Activists with Disruption Network Canada are committed to raising these issues in the spirit of Greta Thunberg who eloquently told the politicians: “You have stolen my dreams and my childhood with your empty words.” If election campaigns are not the time to demand change from political leaders when is?

Yet when we disrupt the political rhetoric to point out the reality some question our motives.

“Ya, great work Yves Engler!!! Who do you work for?!?” That was one response to a Global News clip I posted in an NDP Grassroots Facebook group of me challenging Jagmeet Singh over the NDP suppressing Palestine solidarity activism. After the Singh event an audience member asked if the Liberals paid me to intervene.

During an intervention at a barbecue organized by Minister of La Francophonie and Tourism Mélanie Joly last month her flack repeatedly asked who funded me. In the weeks before the barbecue members of Solidarité Québec-Haiti #Petrochallenge 2019 interrupted two press conferences by Joly to call on the Liberals to stop propping up a corrupt, repressive and illegitimate Haitian president.

In response to Canadian Dimension tweeting the story “Elizabeth May accepts right-wing billionaire’s debate” in which I questioned the Green Party leader’s participation in the right-wing Munk foreign policy election debate May wrote: “I accepted the invitation for the same reason Thomas Mulcair accepted it. It is a publicly accessible forum to debate issues. I do not recall an attack on the NDP for participating with the same organization hosting four years ago.” (I wrote two articles critical of the 2015 Munk foreign policy debate though admittedly they didn’t specifically target Mulcair.)

The truth is there is a great deal to dislike in the foreign policy positions of all the parties likely to win seats in the House of Commons and we don’t need to be funded to confront politicians with the truth. To slightly varying degrees they all support Canadian NATO deployments and giving $25 billion to the military annually, as well as the thrust of Ottawa’s policy towards Israel, Syria, Haiti and Venezuela.

But, less bad is, well, less bad. Additionally, the differences between the parties are greater on some significant domestic and ecological issues.

For that reason, I will almost certainly vote NDP. My riding is a contest between the NDP and Liberals and NDP candidate Nina Marouf, who I know little about, is married to Amir Khadir, who was one of the best elected officials in North America.
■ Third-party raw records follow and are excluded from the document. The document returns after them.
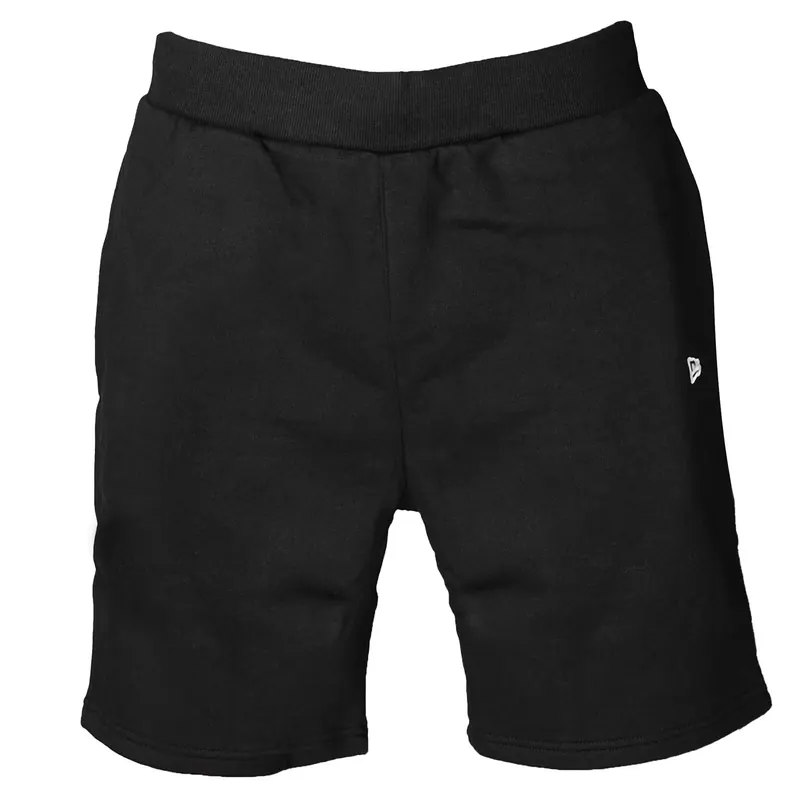 New Era Essentials Shorts 60416739, Męskie, Czarne, spodenki, bawełna, rozmiar: XL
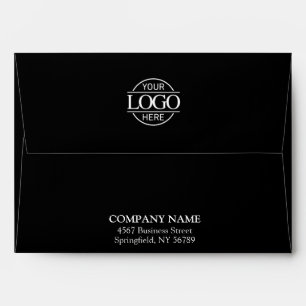 Modern Business Custom Logo Professional Black Envelope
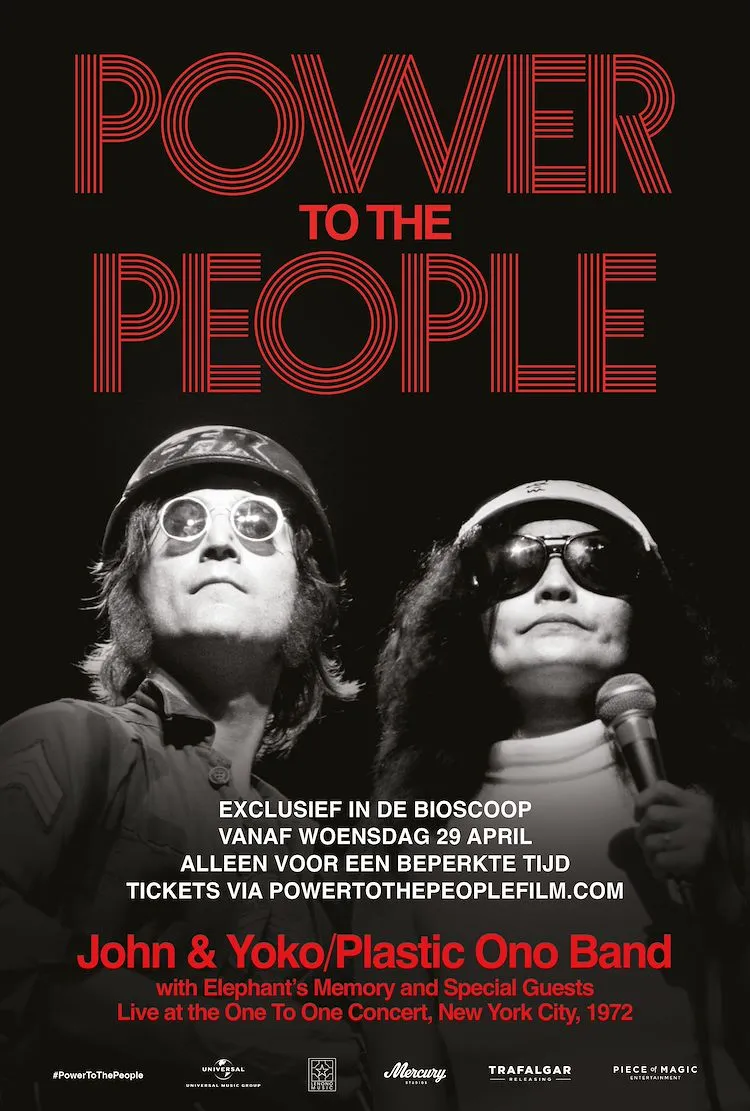 Power To The People: John & Yoko Live in NYC poster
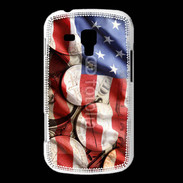 Coque Samsung Galaxy Trend Drapeau et monnaie américaine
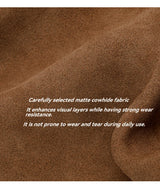 Russian Women's Genuine Suede Cowhide Leather Shoulder Bag Retro Frosted Cow Large Capacity Versatile Commuting Luxury Designer
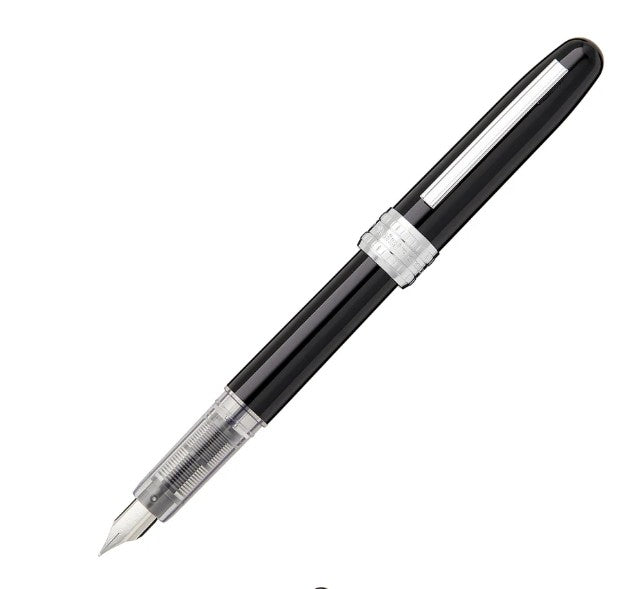 Platinum Plaisir Fountain Pen - Black Medium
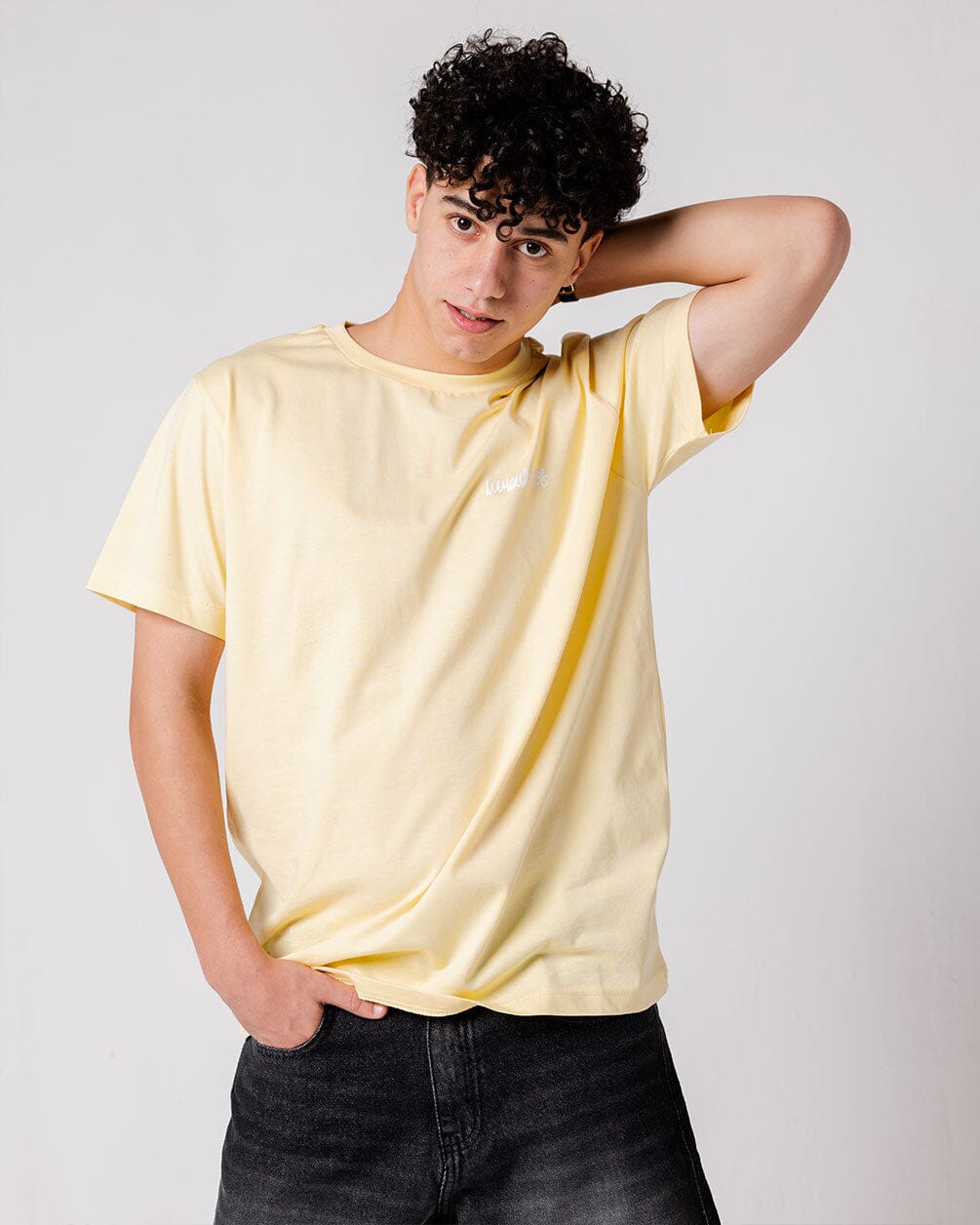 Yellow IYS Printed Regular Tee Printed Regular Tees IN YOUR SHOE M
In ridings where the incumbent is an NDP or Green I’d vote that way. Though if I lived in Esquimalt–Saanich–Sooke I would definitely vote to defeat staunch anti-Palestinian, militarist, NDP MP Randall Garrison by voting for Green Party candidate David Merner.

If I were in a clear NDP, Liberal, Green or Conservative riding and there were a Communist or other more left-wing candidate I’d probably vote thusly. If my riding was a clear race between a Liberal and Conservative, I’d probably vote Liberal. Heck, if I lived in Beauce and the polls showed the Conservative candidate was the most likely to defeat Maxime Bernier I’d consider voting Conservative.

A federal election is but one — if significant — piece of the broader political puzzle. At this point leftists can do little to impact a race largely determined by massive media institutions, tens of millions of dollars, party machines and individual, ecological and political happenstance.

This isn’t an argument against engaging with the election rather a question of how to spend one’s energy. The “Fire Freeland” campaign to defeat Canada’s foreign affairs minister in Toronto should be pursued rigorously. Freeland has worked strenuously to overthrow Venezuela’s government, supported antidemocratic policies in Haiti and Honduras, and anti-Palestinian measures, to list but a few examples.

Disruption Network Canada seeks to mobilize activists to challenge politicians through peaceful, direct action. Already, activists affiliated with the DNC have successfully interrupted events by Maxime Bernier, Andrew Scheer, Justin Trudeau and Liberal cabinet ministers.

Beyond the Liberal-Conservative nexus, it would be wonderful if activists took advantage of the heightened focus on political affairs over the next month to attend talks by Elizabeth May or Jagmeet Singh to ask them to call for Canada to withdraw from NATO and slash military spending. As I argued here, Singh should be directly challenged for the NDP leadership’s suppression of Palestine solidarity activism.

But, if you challenge the NDP expect howls of outrage from partisans who believe the left must fall into line with the party leadership. Personally, I am happy to assume both the backlash and any undesired impact from interventions targeting Singh. If — in some highly improbable scenario — a few NDP MPs lose to Liberals because activists challenged the party’s suppression of Palestine solidarity activism it would be a useful lesson and a good thing over the long-term.

Building international solidarity — treating others the way we want them to treat us — is the only way to save our planet. That is more important than if the NDP wins 22 or 25 seats.